### Article

····················

= Computer magazine =

Magazine about computers and related subjects

An example of computer (and internet) magazine was net, this magazine was initially targeting internet users in general before shifting to web design until its final issue in June 2020.

Computer magazines are about computers and related subjects, such as networking and the Internet. Most computer magazines offer (or offered) advice, some offer programming tutorials, reviews of the latest technologies, and advertisements.

== History ==
=== 1940s–1950s===
Sources:.
- Mathematics of Computation established in 1943, articles about computers began to appear from 1946 (Volume 2, Number 15) to the end of 1954. Scientific journal.
- Digital Computer Newsletter, (1949–1968), founded by Albert Eugene Smith.
- Computers and People, (1951–1988), was arguably the first computer magazine. It began as Roster of Organizations in the Field of Automatic Computing Machinery (1951–1952), and then The Computing Machinery Field (1952–1953). It was published by Edmund Berkeley. Computers and Automation held the first Computer Art Contest in 1963 and maintained a bibliography on computer art starting in 1966. It also included a monthly estimated census of all installed computer systems starting in 1962. In 1973 name changed to Computers and Automation and People, and finally in 1975 to Computers and People.
- AFIPS conference proceedings (AFIPS Joint Computer Conferences) (1952–1987).
- ACM National Conference proceedings (Proceedings of National Meetings) (1952, 1956–1987, 1997)
- IEEE Transactions on Computers from 1952, scientific journal.
- Computing News (1953–1963), was an early computer magazine produced by Jackson W. Granholm out of Thousand Oaks, California. The first documented copyright was applied for on September 1, 1954, for issue #36. The magazine was released on the 1st and 15th of each month, which places issue #1 at March 15, 1953. The last documented release was issue #217 on March 15, 1962.
- Journal of the ACM from 1954, scientific journal.
- Datamation from 1957, was another early computer and data processing magazine. It is still being published as an e-publication on the Internet. Futurist Donald Prell was its founder.
- Information and Computation from 1957, scientific journal.
- IBM Journal of Research and Development from 1957, scientific journal.
- Communications of the ACM from 1958, mix of science magazine, trade magazine, and a scientific journal
- The Computer Journal from 1958, scientific journal.

=== 1960s–1970s===
- ACS Newsletter (1966–1976), Amateur Computer Society newsletter.

····················

### Extracted data
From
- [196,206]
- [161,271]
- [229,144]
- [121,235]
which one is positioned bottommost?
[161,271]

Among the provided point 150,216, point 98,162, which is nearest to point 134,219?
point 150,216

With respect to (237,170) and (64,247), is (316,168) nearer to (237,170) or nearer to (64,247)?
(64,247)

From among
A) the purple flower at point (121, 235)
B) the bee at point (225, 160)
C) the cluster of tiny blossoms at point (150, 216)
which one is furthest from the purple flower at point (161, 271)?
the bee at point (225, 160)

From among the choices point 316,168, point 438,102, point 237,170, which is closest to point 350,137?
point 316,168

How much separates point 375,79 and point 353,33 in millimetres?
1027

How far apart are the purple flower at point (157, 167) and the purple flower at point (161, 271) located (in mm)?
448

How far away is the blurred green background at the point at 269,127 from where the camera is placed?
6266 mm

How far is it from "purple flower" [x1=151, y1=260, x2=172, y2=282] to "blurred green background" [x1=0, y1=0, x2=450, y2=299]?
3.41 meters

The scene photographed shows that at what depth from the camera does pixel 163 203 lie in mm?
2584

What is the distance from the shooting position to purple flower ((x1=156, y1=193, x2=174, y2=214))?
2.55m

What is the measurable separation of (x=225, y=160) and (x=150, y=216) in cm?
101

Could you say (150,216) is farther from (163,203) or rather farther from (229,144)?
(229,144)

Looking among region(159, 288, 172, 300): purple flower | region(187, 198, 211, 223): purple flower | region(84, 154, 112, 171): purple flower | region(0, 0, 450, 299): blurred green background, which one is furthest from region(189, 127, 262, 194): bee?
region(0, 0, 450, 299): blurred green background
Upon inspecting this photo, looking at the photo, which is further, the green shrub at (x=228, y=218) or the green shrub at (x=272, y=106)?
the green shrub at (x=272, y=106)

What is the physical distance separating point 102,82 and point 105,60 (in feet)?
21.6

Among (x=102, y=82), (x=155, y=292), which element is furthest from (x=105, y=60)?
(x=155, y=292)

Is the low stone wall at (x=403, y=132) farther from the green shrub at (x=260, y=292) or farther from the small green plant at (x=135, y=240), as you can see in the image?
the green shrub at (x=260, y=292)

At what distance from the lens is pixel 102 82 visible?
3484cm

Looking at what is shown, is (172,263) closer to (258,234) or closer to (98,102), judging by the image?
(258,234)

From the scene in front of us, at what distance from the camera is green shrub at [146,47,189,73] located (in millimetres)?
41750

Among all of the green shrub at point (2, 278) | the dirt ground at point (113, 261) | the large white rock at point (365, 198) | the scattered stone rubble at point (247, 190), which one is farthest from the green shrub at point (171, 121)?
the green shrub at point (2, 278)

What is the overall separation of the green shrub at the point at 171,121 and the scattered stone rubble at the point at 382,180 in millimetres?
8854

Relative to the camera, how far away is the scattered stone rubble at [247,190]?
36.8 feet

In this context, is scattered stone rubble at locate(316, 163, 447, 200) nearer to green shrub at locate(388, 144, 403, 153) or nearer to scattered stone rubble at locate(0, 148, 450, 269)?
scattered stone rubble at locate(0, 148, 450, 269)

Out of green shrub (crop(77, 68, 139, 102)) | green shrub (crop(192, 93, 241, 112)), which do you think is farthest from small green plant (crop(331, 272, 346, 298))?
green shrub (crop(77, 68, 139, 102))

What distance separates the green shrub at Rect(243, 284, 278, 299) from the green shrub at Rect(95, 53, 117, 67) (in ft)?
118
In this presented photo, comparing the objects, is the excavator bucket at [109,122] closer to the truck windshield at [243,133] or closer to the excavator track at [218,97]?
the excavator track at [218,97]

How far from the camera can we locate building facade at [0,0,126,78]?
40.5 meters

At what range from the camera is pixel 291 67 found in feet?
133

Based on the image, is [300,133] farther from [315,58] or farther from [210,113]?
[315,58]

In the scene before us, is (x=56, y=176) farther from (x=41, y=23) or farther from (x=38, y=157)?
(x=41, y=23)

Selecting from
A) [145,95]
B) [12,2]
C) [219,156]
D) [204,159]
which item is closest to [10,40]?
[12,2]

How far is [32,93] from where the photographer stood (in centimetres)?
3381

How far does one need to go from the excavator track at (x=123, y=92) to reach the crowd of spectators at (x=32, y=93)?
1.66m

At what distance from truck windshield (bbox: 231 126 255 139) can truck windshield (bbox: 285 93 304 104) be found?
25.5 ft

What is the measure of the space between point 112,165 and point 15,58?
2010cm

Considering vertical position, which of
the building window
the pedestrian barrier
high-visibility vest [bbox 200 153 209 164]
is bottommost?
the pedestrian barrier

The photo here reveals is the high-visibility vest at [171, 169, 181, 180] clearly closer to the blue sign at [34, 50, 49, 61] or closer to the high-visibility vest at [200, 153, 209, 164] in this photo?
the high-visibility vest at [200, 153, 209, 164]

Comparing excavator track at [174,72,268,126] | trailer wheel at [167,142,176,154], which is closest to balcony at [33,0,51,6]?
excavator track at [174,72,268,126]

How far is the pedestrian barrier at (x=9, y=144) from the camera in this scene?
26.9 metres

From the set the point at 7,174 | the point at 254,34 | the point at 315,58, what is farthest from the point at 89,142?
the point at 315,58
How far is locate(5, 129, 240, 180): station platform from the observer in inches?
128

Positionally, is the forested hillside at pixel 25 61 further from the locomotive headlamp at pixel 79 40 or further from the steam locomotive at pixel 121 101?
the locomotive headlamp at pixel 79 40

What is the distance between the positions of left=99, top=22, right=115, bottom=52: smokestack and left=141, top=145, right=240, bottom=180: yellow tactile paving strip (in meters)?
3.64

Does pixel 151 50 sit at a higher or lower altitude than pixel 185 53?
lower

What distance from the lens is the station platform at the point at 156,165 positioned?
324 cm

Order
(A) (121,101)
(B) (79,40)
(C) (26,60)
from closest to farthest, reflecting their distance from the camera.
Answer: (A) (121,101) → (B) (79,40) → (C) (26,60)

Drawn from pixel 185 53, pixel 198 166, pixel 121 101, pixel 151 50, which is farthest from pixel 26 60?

····················

### What you need to do
Please retype the passage of the computer magazine article starting at "- ACM National" and ending at "Development from 1957, scientific journal.". The material is separate from the article and is not used in this exercise.

### Answer to the problem
- ACM National Conference proceedings (Proceedings of National Meetings) (1952, 1956–1987, 1997)
- IEEE Transactions on Computers from 1952, scientific journal.
- Computing News (1953–1963), was an early computer magazine produced by Jackson W. Granholm out of Thousand Oaks, California. The first documented copyright was applied for on September 1, 1954, for issue #36. The magazine was released on the 1st and 15th of each month, which places issue #1 at March 15, 1953. The last documented release was issue #217 on March 15, 1962.
- Journal of the ACM from 1954, scientific journal.
- Datamation from 1957, was another early computer and data processing magazine. It is still being published as an e-publication on the Internet. Futurist Donald Prell was its founder.
- Information and Computation from 1957, scientific journal.
- IBM Journal of Research and Development from 1957, scientific journal.